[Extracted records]
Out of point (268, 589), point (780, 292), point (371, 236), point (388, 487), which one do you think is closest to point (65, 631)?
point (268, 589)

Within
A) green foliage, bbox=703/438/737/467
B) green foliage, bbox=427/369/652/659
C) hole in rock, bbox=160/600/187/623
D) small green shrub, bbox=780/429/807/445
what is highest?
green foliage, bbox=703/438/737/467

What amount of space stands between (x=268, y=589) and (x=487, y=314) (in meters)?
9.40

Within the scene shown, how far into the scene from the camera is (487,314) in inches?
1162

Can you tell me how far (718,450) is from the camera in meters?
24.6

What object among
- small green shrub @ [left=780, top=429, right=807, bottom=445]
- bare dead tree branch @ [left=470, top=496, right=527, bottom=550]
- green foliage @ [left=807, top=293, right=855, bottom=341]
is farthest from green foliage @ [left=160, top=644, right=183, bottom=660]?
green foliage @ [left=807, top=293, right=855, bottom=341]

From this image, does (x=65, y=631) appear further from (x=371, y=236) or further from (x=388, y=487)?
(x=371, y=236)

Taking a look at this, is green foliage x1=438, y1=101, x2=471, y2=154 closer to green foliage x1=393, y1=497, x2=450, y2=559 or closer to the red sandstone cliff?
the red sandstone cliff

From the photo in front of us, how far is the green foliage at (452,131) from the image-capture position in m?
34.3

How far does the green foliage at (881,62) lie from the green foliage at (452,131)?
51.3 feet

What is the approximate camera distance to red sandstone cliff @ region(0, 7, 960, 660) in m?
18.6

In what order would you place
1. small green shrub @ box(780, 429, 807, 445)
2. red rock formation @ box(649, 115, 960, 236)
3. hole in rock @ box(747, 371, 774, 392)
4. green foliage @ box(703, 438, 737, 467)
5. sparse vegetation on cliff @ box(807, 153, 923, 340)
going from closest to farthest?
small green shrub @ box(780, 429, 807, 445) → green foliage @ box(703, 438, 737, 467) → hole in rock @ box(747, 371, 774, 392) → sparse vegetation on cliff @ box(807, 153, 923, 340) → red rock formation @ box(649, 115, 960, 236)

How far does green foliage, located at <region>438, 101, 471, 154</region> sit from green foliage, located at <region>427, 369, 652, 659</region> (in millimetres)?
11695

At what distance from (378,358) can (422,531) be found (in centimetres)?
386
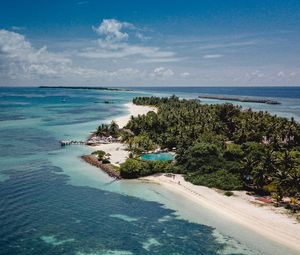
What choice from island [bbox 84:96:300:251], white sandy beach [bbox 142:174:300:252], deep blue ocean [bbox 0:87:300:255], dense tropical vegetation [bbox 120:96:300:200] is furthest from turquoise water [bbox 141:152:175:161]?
white sandy beach [bbox 142:174:300:252]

**Work required**
Format everything from the row containing "At what distance" down to the end of the rows as a two-column CSV with the headers text and answer, one line per row, placing each value in its own quoted field with any line breaks replaced by spaces. Omit the picture from the output.

**Worked answer**
text,answer
"At what distance from (378,358) can (422,531) be found (in centimetres)?","386"
"What choice from island [bbox 84:96:300:251], white sandy beach [bbox 142:174:300:252], deep blue ocean [bbox 0:87:300:255], dense tropical vegetation [bbox 120:96:300:200] is furthest from turquoise water [bbox 141:152:175:161]?","white sandy beach [bbox 142:174:300:252]"